Черные плечи вздрогнули от смеха.
– Не смеши меня, друг мой, тебе это дело не по плечу.
– Кто способен помочь мне?
– Никто. Если бы кто-нибудь что-нибудь знал, давно бы сказал. Но не тебе. Им. Квартал жаждет одного – мира и покоя.
Шиффер задумался. Гурдилек был прав. Именно эта загадка все сильнее занимала его. Как удавалось женщине, на которую охотятся Серые Волки, ускользать от них без помощи диаспоры? И почему Волки продолжают искать в квартале? Почему так уверены, что она все еще прячется в Маленькой Турции?
Он сменил тему.
– Как все произошло в твоей мастерской?
– Я был в Мюнхене и...
– Не зли меня, Талат. Я хочу услышать детали.
Турок обреченно вздохнул.
– Они пришли прямо сюда. Ночью тринадцатого ноября.
– В котором часу?
– В два утра.
– Сколько их было?
– Четверо.
– Кто-нибудь видел их лица?
– Они были в масках. Вооружены до зубов. Автоматы. Пистолеты. Полный набор.
Турок в адидасовской куртке дал такое же описание убийц. Бойцы в камуфляже, в самом сердце Парижа. За сорок лет службы Шиффер никогда не слышал ничего безумнее. Кто же эта женщина, за которой послали эскадрон смерти?
– Дальше, – прошептал он.
– Они забрали девушку и убрались, вот и все. Операция длилась не больше трех минут.
– Как они вычислили ее в мастерской?
– У них была фотография.
Шиффер отступил назад и произнес в облако пара:
– Ее звали Зейнеп Тютенгиль. Двадцать семь лет. Замужем за Бурбой Тютенгилем. Без детей. Жила в доме номер тридцать четыре по улице Фиделите. Уроженка Газиантепского района. В Париже с сентября две тысячи первого года.
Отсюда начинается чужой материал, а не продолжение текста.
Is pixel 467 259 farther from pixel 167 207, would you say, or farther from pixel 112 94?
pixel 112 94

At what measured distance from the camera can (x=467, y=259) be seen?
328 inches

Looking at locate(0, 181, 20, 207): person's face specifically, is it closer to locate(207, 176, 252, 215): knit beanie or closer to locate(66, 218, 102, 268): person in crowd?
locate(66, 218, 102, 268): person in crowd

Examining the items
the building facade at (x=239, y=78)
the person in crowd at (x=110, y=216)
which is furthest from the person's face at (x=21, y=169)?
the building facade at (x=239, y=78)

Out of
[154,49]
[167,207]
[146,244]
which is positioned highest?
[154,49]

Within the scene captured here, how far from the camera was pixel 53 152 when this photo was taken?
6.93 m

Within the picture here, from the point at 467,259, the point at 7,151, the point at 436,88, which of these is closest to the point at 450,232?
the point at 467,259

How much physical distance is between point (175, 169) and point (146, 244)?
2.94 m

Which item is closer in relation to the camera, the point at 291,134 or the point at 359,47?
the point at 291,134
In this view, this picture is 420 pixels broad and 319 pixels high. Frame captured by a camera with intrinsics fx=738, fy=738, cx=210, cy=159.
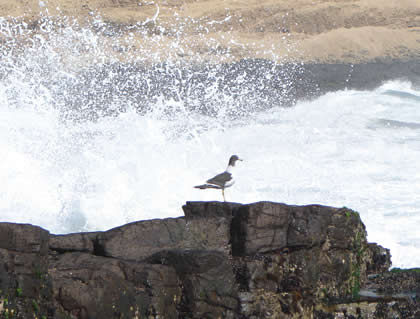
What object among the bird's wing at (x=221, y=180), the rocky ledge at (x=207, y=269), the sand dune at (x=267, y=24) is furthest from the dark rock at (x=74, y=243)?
the sand dune at (x=267, y=24)

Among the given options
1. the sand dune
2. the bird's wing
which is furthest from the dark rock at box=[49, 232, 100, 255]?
the sand dune

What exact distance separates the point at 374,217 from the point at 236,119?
9.70 meters

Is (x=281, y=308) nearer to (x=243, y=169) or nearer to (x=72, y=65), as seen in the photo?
(x=243, y=169)

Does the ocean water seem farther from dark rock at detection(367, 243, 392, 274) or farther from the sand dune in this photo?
dark rock at detection(367, 243, 392, 274)

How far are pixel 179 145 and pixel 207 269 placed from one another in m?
13.4

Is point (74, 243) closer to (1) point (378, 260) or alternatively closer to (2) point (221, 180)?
(2) point (221, 180)

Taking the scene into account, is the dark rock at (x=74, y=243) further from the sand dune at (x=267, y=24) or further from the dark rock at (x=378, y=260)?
the sand dune at (x=267, y=24)

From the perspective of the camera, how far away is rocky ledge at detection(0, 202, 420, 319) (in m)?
5.66

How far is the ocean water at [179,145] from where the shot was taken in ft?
48.4

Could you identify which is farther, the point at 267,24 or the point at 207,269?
the point at 267,24

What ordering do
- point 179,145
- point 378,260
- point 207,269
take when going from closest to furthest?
point 207,269, point 378,260, point 179,145

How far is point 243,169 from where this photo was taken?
20844 mm

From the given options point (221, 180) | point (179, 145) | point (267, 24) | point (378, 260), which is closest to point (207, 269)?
point (221, 180)

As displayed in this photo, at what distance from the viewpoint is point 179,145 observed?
64.2 ft
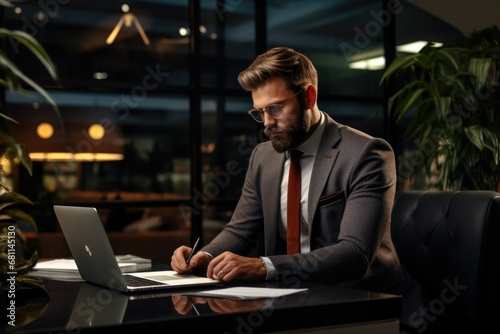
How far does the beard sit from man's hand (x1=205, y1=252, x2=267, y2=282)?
24.7 inches

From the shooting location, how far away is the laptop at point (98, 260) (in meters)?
1.79

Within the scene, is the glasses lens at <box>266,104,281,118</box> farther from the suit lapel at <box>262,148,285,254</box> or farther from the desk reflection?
the desk reflection

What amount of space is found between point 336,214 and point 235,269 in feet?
2.02

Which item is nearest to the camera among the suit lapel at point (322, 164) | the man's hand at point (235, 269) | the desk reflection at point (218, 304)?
the desk reflection at point (218, 304)

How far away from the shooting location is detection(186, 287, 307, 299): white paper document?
1.66 m

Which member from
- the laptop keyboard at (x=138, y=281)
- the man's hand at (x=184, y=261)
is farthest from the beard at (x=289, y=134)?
the laptop keyboard at (x=138, y=281)

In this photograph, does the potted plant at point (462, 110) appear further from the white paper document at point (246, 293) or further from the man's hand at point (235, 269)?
the white paper document at point (246, 293)

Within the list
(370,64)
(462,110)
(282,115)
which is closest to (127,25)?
(370,64)

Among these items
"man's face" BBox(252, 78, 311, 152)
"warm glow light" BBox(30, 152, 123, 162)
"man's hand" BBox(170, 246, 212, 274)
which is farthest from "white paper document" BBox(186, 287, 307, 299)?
"warm glow light" BBox(30, 152, 123, 162)

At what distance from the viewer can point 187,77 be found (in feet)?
14.5

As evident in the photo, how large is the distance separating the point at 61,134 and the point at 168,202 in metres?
0.76

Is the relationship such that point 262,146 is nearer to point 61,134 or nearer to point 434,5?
point 61,134

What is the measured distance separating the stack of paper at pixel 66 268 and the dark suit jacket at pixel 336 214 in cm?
26

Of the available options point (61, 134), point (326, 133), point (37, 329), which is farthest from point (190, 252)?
point (61, 134)
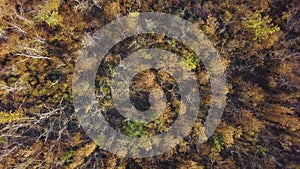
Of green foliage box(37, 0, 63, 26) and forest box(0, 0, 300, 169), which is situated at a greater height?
green foliage box(37, 0, 63, 26)

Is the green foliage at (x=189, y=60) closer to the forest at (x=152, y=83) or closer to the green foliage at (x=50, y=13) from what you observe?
the forest at (x=152, y=83)

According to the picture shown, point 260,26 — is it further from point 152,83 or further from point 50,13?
point 50,13

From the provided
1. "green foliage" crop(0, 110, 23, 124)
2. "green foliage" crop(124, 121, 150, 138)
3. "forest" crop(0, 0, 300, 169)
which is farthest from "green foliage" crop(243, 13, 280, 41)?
"green foliage" crop(0, 110, 23, 124)

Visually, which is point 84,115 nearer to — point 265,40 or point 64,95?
point 64,95

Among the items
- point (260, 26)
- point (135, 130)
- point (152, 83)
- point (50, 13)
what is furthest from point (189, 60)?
point (50, 13)

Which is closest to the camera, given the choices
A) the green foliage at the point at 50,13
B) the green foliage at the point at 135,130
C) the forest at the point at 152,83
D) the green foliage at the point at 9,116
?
the forest at the point at 152,83

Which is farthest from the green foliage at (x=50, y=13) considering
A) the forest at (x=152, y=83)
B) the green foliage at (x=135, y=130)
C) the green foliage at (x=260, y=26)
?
the green foliage at (x=260, y=26)

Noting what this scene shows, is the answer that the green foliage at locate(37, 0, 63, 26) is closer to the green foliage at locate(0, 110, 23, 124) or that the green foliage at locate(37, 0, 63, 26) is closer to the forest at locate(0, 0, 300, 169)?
the forest at locate(0, 0, 300, 169)

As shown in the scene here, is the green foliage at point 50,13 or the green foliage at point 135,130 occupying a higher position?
the green foliage at point 50,13
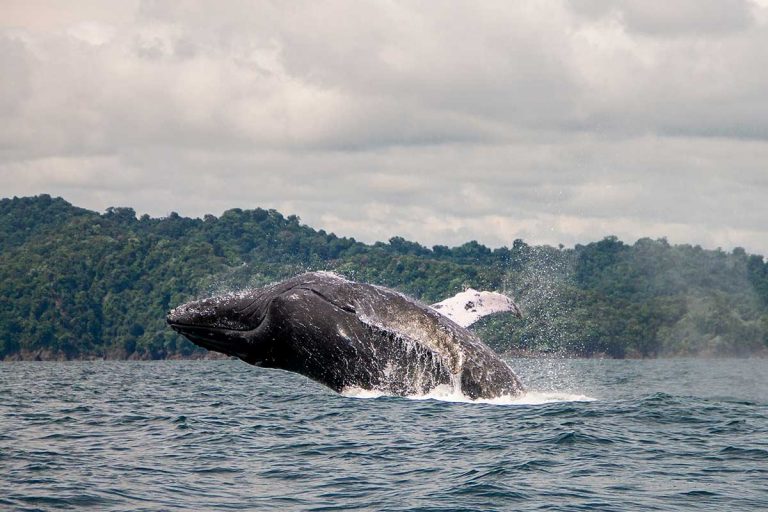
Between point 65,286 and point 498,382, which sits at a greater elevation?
point 65,286

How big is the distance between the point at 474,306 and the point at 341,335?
3.71 m

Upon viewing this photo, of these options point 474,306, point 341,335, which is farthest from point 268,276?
point 341,335

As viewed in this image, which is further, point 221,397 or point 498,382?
point 221,397

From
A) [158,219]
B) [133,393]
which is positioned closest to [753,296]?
[158,219]

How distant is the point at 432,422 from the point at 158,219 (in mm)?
181401

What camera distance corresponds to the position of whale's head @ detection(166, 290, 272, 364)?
752 inches

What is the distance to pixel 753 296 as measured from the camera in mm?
151250

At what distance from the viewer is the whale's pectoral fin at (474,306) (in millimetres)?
21219

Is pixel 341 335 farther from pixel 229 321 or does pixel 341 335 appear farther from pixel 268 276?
pixel 268 276

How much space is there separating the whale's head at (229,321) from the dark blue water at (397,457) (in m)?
1.43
– Ты хорошо потрудился, брат мой. Но на сей раз это тебя никуда не приведет.
– Где ее муж?
– Вернулся на родину.
– Другие работницы?
– Забудь об этом деле. Подобная гнусность тебе не по зубам.
– Перестань говорить загадками.
– В наше время все было просто и ясно. Существовало два лагеря, и они не смешивались. Теперь границ не существует.
– Да объясни же толком, черт тебя побери!
Талат Гурдилек выдержал паузу.
– Если хочешь узнать больше, спроси у полиции, – каркнул он наконец.
Шиффер вздрогнул.
– У полиции? У какой полиции?
– Я все рассказал агентам из Луи-Блан.
Запах ментола внезапно показался Шифферу невыносимым.
– Когда?
Гурдилек наклонился к нему со своего фаянсового трона.
– Слушай внимательно, Шиффер, повторять я не стану. Когда Волки уходили той ночью, они наткнулись на патрульную машину. Началась погоня. Убийцы положили ваших ребят. Потом полиция явилась сюда.